You may not control these questions, but you can control your answer. Here’s a framework to follow when responding to scenario-based questions:

Scenario-based answering framework
  1. Clarify ambiguity: Start by making sure you fully understand the question. Ask clarifying questions about scale, latency, users, reliability, and other constraints if they aren’t provided.

  2. State assumptions: When details are missing, explicitly state your assumptions. This shows the interviewer the rationale behind your decisions.

  3. Structure your approach: Resist the urge to jump straight into specifics. Begin high-level by outlining components, data flow, and potential bottlenecks. Once the foundation is clear, dive into details like caching, databases, or messaging systems.

  4. Discuss trade-offs: Show that you’re weighing options rather than reciting memorized solutions. Discussing trade-offs helps the interviewer follow your thought process and demonstrates critical thinking.

  5. Connect to past experience: If you’ve built something similar, draw from that experience. Share lessons learned, key decisions made, and practical outcomes to ground your answer in reality.

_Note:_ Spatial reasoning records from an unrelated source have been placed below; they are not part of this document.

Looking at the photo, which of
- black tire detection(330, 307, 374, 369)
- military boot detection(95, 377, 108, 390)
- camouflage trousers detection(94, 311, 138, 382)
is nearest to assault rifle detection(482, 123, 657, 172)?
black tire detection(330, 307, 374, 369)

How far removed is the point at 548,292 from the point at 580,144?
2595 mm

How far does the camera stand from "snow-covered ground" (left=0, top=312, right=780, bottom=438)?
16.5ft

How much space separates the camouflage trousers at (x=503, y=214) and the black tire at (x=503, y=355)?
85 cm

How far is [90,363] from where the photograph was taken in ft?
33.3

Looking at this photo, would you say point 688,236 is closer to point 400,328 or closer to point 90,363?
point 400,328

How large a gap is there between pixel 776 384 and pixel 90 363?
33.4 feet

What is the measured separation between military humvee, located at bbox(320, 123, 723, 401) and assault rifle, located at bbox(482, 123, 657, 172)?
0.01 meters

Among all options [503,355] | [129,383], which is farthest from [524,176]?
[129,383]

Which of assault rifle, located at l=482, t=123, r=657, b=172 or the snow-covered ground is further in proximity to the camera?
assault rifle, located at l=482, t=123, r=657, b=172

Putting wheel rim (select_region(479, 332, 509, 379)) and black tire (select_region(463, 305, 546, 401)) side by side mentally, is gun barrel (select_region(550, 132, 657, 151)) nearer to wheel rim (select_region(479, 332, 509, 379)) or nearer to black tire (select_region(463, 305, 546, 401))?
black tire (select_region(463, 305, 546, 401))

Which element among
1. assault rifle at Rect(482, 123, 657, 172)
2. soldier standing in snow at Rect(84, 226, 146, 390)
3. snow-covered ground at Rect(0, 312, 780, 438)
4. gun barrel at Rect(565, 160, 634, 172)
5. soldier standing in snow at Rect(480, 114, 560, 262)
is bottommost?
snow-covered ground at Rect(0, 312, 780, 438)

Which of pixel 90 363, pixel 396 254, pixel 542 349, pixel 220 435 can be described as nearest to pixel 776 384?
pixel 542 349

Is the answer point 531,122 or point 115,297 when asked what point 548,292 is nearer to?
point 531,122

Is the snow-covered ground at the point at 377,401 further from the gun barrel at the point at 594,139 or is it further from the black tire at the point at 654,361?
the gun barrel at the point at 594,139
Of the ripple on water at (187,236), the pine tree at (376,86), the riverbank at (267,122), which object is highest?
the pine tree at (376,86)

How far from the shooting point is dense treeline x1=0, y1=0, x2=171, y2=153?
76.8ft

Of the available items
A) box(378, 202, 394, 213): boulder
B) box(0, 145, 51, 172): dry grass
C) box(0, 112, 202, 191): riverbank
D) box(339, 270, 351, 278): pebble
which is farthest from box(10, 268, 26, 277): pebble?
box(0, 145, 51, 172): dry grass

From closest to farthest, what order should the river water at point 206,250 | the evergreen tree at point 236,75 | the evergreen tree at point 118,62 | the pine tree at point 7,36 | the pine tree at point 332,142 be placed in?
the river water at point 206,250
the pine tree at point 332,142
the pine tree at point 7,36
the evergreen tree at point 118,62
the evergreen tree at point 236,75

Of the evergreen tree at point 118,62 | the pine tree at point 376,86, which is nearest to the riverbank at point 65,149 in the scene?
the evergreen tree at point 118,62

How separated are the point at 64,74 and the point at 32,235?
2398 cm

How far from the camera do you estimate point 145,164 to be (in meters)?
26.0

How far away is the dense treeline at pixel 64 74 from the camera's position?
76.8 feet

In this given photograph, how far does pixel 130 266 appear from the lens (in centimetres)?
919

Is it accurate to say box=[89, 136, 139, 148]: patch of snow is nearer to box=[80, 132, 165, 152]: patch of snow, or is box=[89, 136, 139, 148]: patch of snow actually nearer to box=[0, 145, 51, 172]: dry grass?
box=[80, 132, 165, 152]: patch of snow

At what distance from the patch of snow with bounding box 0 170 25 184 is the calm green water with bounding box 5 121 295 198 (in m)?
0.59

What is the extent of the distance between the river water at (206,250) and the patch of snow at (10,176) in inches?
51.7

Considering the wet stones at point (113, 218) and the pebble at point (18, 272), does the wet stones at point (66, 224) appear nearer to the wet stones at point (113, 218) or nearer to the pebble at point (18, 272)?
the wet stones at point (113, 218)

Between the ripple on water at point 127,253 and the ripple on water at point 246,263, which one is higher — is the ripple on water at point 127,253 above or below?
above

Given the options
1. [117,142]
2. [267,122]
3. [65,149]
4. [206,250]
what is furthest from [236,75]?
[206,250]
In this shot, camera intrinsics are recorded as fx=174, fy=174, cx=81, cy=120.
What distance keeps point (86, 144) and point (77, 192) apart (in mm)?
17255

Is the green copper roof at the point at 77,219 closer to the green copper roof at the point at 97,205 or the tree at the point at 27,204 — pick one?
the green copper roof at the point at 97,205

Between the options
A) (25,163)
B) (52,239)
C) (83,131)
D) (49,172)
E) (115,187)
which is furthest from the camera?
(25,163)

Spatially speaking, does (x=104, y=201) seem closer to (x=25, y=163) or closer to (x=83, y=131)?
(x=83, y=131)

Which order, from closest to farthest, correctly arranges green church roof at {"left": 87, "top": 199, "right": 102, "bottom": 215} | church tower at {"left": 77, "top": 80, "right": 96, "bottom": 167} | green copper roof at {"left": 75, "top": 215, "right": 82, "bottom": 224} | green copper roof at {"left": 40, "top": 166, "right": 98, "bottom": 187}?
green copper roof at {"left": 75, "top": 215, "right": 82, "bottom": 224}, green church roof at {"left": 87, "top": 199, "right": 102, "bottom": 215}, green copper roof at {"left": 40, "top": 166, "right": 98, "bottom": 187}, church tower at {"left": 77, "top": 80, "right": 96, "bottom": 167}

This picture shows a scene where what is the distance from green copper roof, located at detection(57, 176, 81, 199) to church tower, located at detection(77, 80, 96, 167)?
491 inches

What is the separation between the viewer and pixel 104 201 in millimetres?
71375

  6. Communicate clearly: Use diagrams or mental models to help paint a picture. A statement like “Imagine three layers: client, API gateway, and backend services” helps communicate your points clearly to your interviewer. Also, remember to summarize all the points you’ve discussed before finishing.

By following this framework, you demonstrate not only your technical knowledge but also your problem-solving approach, communication skills, and ability to make decisions under uncertainty.

Next steps

Remember: system design interviews are conversations, not tests with a single correct answer. Interviewers want to see how you think through complex problems, weigh trade-offs, and communicate your reasoning clearly. Practice explaining your thought process out loud, asking clarifying questions, and discussing the pros and cons of different approaches. 

Even spending just 30 minutes a day on system concepts can make a big difference as your interview approaches. Feel free to mix things up to keep your preparation engaging:

  • Use system design flashcards to quiz yourself and reinforce key concepts.

  • Explore the system design roadmap to learn more about specific topics and understand patterns that appear across multiple systems.

With consistent practice and reflection, you’ll build the confidence and skills to approach any system design interview problems with clarity and composure.